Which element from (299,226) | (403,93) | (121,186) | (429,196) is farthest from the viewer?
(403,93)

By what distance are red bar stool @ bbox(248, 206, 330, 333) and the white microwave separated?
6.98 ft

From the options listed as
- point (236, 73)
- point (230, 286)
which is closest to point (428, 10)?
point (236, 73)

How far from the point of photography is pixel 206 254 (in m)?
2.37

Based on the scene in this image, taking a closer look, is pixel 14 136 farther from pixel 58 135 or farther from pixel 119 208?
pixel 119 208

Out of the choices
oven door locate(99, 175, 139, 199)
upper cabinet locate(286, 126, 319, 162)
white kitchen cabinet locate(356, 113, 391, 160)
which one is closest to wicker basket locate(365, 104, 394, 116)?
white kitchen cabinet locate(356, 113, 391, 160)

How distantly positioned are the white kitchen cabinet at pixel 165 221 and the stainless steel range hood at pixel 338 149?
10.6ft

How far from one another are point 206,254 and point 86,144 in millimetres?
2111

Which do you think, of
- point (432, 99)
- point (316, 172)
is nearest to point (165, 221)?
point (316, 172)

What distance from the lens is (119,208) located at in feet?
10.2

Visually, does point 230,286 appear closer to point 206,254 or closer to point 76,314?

▶ Your goal
Reproduce the data above with "red bar stool" swapped for "red counter stool" and everything else left unchanged.

▶ Response to this task
Which element from (299,226) | (403,93) | (121,186) | (429,196) is farthest from the viewer?
(403,93)

By what distance are red counter stool @ bbox(248, 206, 330, 333) and the white microwave separated?
6.98 ft

From the options listed as
- point (236, 73)
- point (230, 286)
which is closest to point (428, 10)?
point (236, 73)

How far from the point of photography is pixel 206 254 (in m)?
2.37

Based on the scene in this image, taking a closer look, is pixel 14 136 farther from pixel 58 135 or farther from pixel 119 208?
pixel 119 208

Out of the choices
oven door locate(99, 175, 139, 199)
upper cabinet locate(286, 126, 319, 162)
white kitchen cabinet locate(356, 113, 391, 160)
which one is closest to wicker basket locate(365, 104, 394, 116)?
white kitchen cabinet locate(356, 113, 391, 160)

How distantly positioned are the white kitchen cabinet at pixel 165 221 and the stainless steel range hood at pixel 338 149?
10.6ft

How far from one another are point 206,254 and point 86,144 in millimetres?
2111

Which do you think, of
- point (432, 99)
- point (316, 172)
is nearest to point (165, 221)?
point (316, 172)

What distance from the lens is (119,208) located at in feet?
10.2

Visually, does point 230,286 appear closer to point 206,254 or closer to point 76,314?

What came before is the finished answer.